On the demand side, there really was no reason to worry, as Infosys repeatedly pointed out. The size of the IT outsourcing market in North America alone, the percentage of IT which is offshored, and the share of Indian IT in that, all added up to a very large addressable market with plenty of headroom for growth.
But analysts and industry watchers frequently warned of the steadily increasing risks on the supply side which could spell big trouble for the business model if not proactively reinforced.
First, the Indian education system was not ramping up fast enough. to provide the large numbers of relevantly educated, capable human resources needed by the present model to provide 'manufacturing capacity' to take advantage of market demand.
Then there was the gradually increasing pressure on pricing coming from multiple causes. As is always the case in India, a large herd of small animals soon gathers around any profit pool, allowing the big boys to drink first but insidiously poisoning the well later, with price cuts.
Ironically the big boys also went on a war footing to improve the quality offered by the small software companies - they actively supported Nasscom, the premier industry body, to run programmes to develop the smaller ones and raise the "average industry quality".
It was not altruism but enlightened self-interest that motivated them. Protecting the "made in India" brand would not add friction to their sales efforts. But it was a double-edged sword.
Customers also figured out costs (if a significant component of your value proposition is about price, then you get customers focused on the same) and negotiated harder. The troubled economic environment of customers overseas further led to harder price negotiations.
All in all, the bang needed to earn the buck perforce had to get bigger; and if net margins were never to be sacrificed, then with this model, a decreasing return on effort caused the vicious cycle of even more effort and hence even more people.

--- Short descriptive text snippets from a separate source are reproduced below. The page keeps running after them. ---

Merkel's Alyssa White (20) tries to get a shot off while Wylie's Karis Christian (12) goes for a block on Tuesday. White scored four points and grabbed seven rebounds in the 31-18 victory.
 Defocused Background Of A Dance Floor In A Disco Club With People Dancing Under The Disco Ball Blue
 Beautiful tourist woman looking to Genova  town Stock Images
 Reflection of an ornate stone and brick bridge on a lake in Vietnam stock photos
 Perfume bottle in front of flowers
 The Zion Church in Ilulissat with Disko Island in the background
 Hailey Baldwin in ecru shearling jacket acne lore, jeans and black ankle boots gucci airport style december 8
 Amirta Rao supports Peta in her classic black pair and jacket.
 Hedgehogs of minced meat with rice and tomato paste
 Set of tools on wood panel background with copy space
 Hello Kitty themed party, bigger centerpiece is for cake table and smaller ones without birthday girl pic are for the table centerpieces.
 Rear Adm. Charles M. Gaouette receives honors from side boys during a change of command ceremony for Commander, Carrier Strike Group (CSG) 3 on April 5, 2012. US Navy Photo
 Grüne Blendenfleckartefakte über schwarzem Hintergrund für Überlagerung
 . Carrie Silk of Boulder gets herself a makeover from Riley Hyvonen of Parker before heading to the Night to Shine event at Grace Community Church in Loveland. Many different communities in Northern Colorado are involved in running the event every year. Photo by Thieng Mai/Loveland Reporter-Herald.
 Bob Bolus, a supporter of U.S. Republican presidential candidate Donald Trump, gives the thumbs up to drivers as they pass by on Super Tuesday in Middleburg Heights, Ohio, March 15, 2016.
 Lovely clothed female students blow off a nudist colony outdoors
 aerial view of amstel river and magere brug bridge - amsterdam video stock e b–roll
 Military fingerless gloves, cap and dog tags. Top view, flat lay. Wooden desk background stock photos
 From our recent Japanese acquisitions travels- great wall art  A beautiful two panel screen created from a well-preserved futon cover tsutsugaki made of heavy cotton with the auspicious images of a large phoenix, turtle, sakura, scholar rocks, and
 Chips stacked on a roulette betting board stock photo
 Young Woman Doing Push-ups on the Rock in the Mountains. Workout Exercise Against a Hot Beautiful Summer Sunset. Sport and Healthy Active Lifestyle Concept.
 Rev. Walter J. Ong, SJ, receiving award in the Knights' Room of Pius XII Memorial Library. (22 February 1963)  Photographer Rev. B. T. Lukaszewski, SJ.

Then there was the Damocles sword that could still go either way. Visa liberalism, everyone agreed, could not be taken for granted any more. If the sword never falls, all is well; but if it does - unexpected things have happened - then it may be too late to scramble to build a new business model with reduced dependence on visas.
Infy Did Change
Looking at all these factors, Infosys decided that 'linear growth' from the current business model was not good enough or safe enough. It had done Infy 1.0 brilliantly for 20 years. That delivered PSPD (the Infy mantra of profitability - scalability - predictability - derisking) to the company and its customers.
As Infosys grew bigger and had to generate much more revenue in a more price-pressured environment, it grew, as most Indian businesses have done this past decade, by expanding footprint. That was Infy 2.0, which entailed being present in more geographies, offering more service lines, focusing deliberately on playing in more verticals.